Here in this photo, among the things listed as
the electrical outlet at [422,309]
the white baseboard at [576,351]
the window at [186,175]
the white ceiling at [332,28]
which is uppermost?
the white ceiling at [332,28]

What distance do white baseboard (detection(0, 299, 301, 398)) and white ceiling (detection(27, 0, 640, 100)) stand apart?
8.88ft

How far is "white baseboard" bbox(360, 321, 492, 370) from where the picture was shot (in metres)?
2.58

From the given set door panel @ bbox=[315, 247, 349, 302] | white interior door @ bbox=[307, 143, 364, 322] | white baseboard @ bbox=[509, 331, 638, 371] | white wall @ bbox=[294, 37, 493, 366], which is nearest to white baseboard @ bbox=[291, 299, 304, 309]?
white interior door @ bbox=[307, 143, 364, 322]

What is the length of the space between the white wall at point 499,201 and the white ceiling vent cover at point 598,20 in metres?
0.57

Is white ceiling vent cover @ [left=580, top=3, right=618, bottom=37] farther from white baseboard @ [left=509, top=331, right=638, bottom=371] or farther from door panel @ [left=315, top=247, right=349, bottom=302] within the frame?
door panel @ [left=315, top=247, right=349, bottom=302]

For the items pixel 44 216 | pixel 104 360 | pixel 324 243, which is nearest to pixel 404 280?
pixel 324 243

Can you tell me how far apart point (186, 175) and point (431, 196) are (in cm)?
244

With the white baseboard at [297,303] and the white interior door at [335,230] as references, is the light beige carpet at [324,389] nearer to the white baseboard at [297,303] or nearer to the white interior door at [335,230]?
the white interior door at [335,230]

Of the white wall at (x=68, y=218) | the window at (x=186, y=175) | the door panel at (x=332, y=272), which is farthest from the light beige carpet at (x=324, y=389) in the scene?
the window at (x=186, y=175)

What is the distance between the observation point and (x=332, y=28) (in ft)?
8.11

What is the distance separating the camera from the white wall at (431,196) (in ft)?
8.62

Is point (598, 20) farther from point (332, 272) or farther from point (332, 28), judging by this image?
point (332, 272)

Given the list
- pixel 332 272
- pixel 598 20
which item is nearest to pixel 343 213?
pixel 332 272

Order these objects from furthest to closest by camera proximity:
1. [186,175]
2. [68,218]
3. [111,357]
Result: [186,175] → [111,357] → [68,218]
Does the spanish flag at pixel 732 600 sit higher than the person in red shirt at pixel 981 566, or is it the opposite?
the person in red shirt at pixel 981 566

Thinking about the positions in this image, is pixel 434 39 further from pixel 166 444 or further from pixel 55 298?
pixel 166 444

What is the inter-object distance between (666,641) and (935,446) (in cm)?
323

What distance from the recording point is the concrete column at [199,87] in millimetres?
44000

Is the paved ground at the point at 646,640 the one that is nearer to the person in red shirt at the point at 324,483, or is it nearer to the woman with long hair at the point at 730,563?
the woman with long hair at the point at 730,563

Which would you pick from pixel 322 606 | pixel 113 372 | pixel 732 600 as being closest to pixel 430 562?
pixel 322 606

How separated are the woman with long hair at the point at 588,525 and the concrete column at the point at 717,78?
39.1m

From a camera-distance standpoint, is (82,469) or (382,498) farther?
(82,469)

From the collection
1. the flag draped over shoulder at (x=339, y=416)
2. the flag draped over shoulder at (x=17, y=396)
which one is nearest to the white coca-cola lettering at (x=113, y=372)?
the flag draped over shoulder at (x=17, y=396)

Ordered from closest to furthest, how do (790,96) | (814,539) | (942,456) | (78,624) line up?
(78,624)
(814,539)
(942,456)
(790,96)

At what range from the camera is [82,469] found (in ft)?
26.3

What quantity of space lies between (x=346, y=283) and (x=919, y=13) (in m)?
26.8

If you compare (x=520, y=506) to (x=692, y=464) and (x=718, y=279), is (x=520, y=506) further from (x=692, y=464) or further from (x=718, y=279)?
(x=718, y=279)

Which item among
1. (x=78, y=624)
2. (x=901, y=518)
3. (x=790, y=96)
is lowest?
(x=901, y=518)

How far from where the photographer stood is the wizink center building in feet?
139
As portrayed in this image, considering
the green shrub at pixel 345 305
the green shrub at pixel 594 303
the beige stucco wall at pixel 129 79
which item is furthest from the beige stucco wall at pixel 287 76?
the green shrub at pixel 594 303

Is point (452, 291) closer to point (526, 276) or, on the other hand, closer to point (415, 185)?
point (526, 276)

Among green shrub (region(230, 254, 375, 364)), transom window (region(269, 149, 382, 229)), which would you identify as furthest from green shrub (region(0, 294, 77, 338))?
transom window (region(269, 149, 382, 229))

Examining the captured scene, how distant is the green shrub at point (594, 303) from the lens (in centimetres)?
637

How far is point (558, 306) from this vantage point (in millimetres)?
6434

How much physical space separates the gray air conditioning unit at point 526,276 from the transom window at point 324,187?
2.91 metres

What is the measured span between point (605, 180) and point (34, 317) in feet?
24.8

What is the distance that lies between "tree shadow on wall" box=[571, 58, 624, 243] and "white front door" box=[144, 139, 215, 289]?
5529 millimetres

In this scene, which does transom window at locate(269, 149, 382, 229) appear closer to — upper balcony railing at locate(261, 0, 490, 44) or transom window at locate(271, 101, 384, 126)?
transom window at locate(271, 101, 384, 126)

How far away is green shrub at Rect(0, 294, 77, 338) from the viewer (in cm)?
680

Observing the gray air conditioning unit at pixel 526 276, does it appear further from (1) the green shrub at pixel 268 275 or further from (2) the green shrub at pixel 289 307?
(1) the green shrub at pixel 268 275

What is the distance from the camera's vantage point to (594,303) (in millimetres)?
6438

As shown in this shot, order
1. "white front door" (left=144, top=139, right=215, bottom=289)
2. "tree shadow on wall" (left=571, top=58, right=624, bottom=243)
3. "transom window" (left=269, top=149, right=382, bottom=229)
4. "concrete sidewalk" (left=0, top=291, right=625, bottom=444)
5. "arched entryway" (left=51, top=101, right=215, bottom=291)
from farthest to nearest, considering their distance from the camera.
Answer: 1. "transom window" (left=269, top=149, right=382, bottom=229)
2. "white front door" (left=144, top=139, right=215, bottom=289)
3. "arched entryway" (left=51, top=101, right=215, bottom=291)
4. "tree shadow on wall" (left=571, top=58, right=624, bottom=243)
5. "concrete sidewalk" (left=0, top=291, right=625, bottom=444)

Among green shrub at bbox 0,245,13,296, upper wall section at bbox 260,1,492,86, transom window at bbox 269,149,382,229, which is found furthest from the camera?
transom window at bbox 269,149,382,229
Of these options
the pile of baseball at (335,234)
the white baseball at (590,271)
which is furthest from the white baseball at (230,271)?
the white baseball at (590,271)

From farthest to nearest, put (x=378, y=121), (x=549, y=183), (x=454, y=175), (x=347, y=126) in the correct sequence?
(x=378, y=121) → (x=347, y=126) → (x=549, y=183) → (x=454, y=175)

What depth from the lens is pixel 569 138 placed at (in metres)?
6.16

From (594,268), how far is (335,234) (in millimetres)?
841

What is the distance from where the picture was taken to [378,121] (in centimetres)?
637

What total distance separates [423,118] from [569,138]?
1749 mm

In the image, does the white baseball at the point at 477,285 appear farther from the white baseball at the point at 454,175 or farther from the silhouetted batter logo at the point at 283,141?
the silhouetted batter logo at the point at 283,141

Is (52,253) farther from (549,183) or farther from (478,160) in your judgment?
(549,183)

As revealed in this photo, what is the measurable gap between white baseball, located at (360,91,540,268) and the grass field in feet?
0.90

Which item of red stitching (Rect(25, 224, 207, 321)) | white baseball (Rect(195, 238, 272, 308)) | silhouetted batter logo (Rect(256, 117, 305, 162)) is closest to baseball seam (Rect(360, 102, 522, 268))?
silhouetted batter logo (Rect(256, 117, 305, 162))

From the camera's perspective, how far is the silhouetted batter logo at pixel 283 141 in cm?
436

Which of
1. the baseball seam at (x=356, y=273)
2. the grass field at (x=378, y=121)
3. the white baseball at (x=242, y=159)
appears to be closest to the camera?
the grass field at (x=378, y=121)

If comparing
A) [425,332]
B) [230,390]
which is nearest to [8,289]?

__作業指示__
「From the camera's perspective, how」を含む行からエントリの最後の行までを、「perspective」を「point of view」に置き換えて修正してください。それ以外の部分は変えずに、その範囲の行だけを示してください。

__演習の解答__
From the camera's point of view, how far is the silhouetted batter logo at pixel 283 141 in cm?
436

Which of
1. the baseball seam at (x=356, y=273)
2. the grass field at (x=378, y=121)
3. the white baseball at (x=242, y=159)
appears to be closest to the camera?
the grass field at (x=378, y=121)

If comparing
A) [425,332]
B) [230,390]
which is nearest to [8,289]?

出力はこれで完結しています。